Problem set:
[1] In the text on Britain's entry into World War I, list the things Paul Kennedy says Britain's going to war was in essence not a consequence of.
[2] Carry on the text on Britain's entry into World War I, starting after its final sentence.

* Start Selected extract *

Britain entered World War I on 4 August 1914 when the King declared war after the expiration of an ultimatum to the German Empire. The official explanation focused on protecting Belgium as a neutral country; the main reason, however, was to prevent a French defeat that would have left Germany in control of Western Europe. The Liberal Party was in power with prime minister H. H. Asquith and foreign minister Edward Grey leading the way. The Liberal cabinet made the decision, although the party had been strongly anti-war until the last minute. The Conservative Party was pro-war. The Liberals knew that if they split on the war issue, they would lose control of the government to the Conservatives.

Background

For much of the 19th century, Britain pursued a foreign policy later known as splendid isolation, which sought to maintain the balance of power in Europe without formal alliances. As Europe divided into two power blocs during the 1890s, the 1895-1905 Conservative government realised this left Britain dangerously exposed. This resulted in the 1902 Anglo-Japanese Alliance, followed by King Edward VII's 1903 visit to Paris. By reducing anti-British feeling in France, it led to the 1904 Entente Cordiale, the first tangible impact of which was British support for France against Germany in the 1905 Moroccan Crisis.

In 1907, the new Liberal government agreed to the Anglo-Russian Convention. Like the Entente, the Convention focused on resolving colonial disputes; but by doing so, it paved the way for wider co-operation and allowed Britain to refocus its naval resources in response to German naval expansion.

The 1911 Agadir Crisis encouraged secret military negotiations between France and Britain in the case of war with the German Empire. A British Expeditionary Force of 100,000 men would be landed in France within two weeks of war, while naval arrangements allocated responsibility for the Mediterranean Sea to the French Navy, with the Royal Navy looking after the North Sea and the English Channel, including Northern France. Britain was effectively bound to support France in a war against Germany regardless, but this was not widely understood outside government and the military.

Antagonism with Germany
In explaining why Britain went to war with Germany, British historian Paul Kennedy (1980) argued that a critical factor was the British realisation that Germany was rapidly becoming economically more powerful than Britain. It was in essence not a consequence of the disputes over economic trade imperialism, the Baghdad Railway, the confrontations in Eastern Europe, highly-charged political rhetoric, or domestic pressure groups. Germany's reliance time and again on military aggression, while Britain increasingly appealed to moral sensibilities, also played a role, especially in portraying the invasion of neutral Belgium as (in the German view) a necessary military tactic or (in the British view) a profound moral crime. The German invasion of Belgium was not the real cause of war with Britain, because the British decision had already been made as the British were more concerned with the fate of France (pp. 457–62). Kennedy argues that by far the main reason was London's fear that a repeat of the war of 1870, when Prussia and the German states smashed France, would mean that a rapidly industrialising Germany, with a powerful army and navy, would control the English Channel and northwest France. British policy-makers insisted that that would be a catastrophe for British security.

* End Selected extract *
* Start Dataset excerpts *

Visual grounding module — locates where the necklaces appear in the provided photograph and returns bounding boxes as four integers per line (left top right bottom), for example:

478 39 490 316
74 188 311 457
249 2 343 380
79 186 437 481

* End Dataset excerpts *

Task results:
[1]
- economic trade imperialism
- the Baghdad Railway
- the confrontations in Eastern Europe
- highly-charged political rhetoric
- domestic pressure groups

[2]
Christopher Clark points out that the British cabinet decided on July 29, 1914, that being a signatory to the 1839 treaty guaranteeing Belgium's frontiers did not obligate it to oppose a German invasion of Belgium with military force.

Decision for war
In the immediate aftermath of the assassination on June 28 of Austrian Archduke Franz Ferdinand (the heir to the Habsburg throne) in the Bosnian capital, Sarajevo, the British newspapers denounced the Serbian nationalist assassin, Gavrilo Princip, and were generally sympathetic to the Austro-Hungarian monarchy. The newspapers blamed the Kingdom of Serbia for the crime, with rhetoric against "fanatics", "dangerous forces" and "reckless agitators". These responses were broadly shared across the political spectrum, with Liberal and Conservative papers expressing their shock and dismay. But by July 27, press opinion had turned against Austria-Hungary. The national press divided along party lines, with Conservative papers stressing the obligation to support France, while Liberal papers insisted Britain had no such commitment and should remain neutral.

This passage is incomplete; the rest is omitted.